Chrome is the most important export commodity. Albania is the largest chrome source in Eastern Europe, and its mines have at times supplied about 2 percent of the world's total. Good-quality copper ore is also available in export quantities.
No hard coal veins are known, but lignite is plentiful and its deposits are accessible. Asphalt (bitumen) occurs in a concentrated deposit in one small area. This source has been actively worked for centuries. Some of it has been exported.

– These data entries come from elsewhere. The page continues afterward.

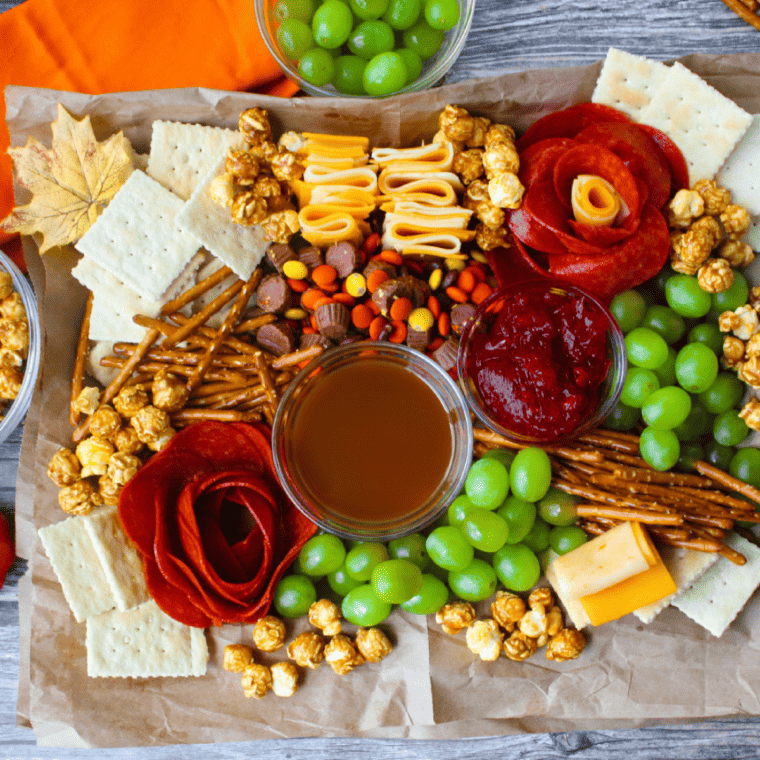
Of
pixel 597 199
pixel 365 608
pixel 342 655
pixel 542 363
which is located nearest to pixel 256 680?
pixel 342 655

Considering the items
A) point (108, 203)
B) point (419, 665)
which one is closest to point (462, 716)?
point (419, 665)

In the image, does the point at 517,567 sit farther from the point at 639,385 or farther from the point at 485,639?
the point at 639,385

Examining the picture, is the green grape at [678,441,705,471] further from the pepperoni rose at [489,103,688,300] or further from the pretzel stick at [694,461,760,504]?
the pepperoni rose at [489,103,688,300]

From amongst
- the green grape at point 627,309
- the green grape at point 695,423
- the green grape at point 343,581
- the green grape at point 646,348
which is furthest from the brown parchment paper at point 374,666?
the green grape at point 646,348

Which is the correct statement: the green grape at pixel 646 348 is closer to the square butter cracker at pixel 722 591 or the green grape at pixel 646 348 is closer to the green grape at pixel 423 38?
the square butter cracker at pixel 722 591

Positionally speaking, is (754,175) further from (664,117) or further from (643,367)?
(643,367)

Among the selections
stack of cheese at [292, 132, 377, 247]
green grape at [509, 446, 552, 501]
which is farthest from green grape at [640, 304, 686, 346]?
stack of cheese at [292, 132, 377, 247]
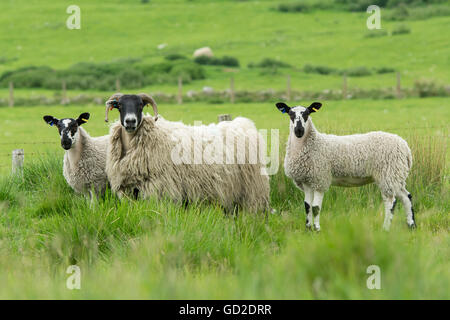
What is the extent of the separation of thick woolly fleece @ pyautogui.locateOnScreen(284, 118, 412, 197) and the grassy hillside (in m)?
30.4

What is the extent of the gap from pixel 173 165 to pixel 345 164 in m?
2.17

Iron, nickel, gold, and silver ores occur in less important deposits. Iron is plentiful, but the ores are of low grade. The other deposits are minor. Bauxite appears in quantity deposits in several areas. Sufficient year-round power sources, however, are not available to process it. Magnesite, arsenic, pyrites, and gypsum sources are worked. Clay and kaolin suitable for pottery are also extracted. Salt is abundant. Limestone is available throughout the country and quarried wherever it is needed.
TRANSPORTATION
Even when its territory sat astride a direct route between two points, Albania was usually bypassed because there was nearly always a longer way around that was easier and safer. As a result, its transportation links with the rest of the world are very few. Its internal systems are also inadequate for good communications within the country. All railways are short, internal routes, and the lines that were complete in 1970 connected only three of the major cities. Two primary roads, one of which was originally constructed by the Romans, cross into Greece, and a third crosses into Yugoslavia. Only a dozen more roads, all of them secondary, lead out of the country. There is little air traffic with the outside world; it usually involves connecting flights to major airlines in neighboring countries (see fig. 1).
Roads
Until the twentieth century only two major roads crossed what is now Albania. The Romans built the Via Egnatia, which makes an east-west transit from Durres (known as Dyrrhachium in Roman times), via the Shkumbin River valley, to the lake district. It continued eastward across the Balkan Peninsula to Thessaloniki and Constantinople (now Istanbul), and the Romans used it to move forces overland to the eastern portions of their empire. A north-south route, the Via Zenta, was built by Ragusan merchants during the period when Ragusa (now Dubrovnik) was a Balkan mercantile power and needed access to the interior of the peninsula. The road followed the Drin River valley. Both the Via Egnatia and the Via Zenta fell into disuse during the centuries of Ottoman control, but the basic course of the Roman road is followed by one of the few major highways that has been constructed in the twentieth century.
Independent Albania was slow to begin construction of roads that would better conform to the country's national requirements. During World War I Austrian forces built some 400 miles of strategic roads while they occupied the area. The Italians did the same during World War II. In both cases the objective was to improve communications with external points. There was no attempt to construct a network that would integrate the country.
The Hoxha regime has placed more emphasis on internal communications, and in 1969 it claimed that the principal road network had been expanded by three times over what it had been in 1938. Perhaps 3,000 miles could be classed as improved roads. These are considered all-weather roads, although those in the mountains may be closed by snows. Most of the surfaces are hardened with compacted stone or gravel, and a few have a tarry stabilizer. Better roads have asphalt surfaces. Road construction in almost all parts of the country is difficult, especially in bridge building, and some roads are construction masterpieces. Once built, however, routine maintenance has ordinarily not been properly accomplished, and surfaces have deteriorated.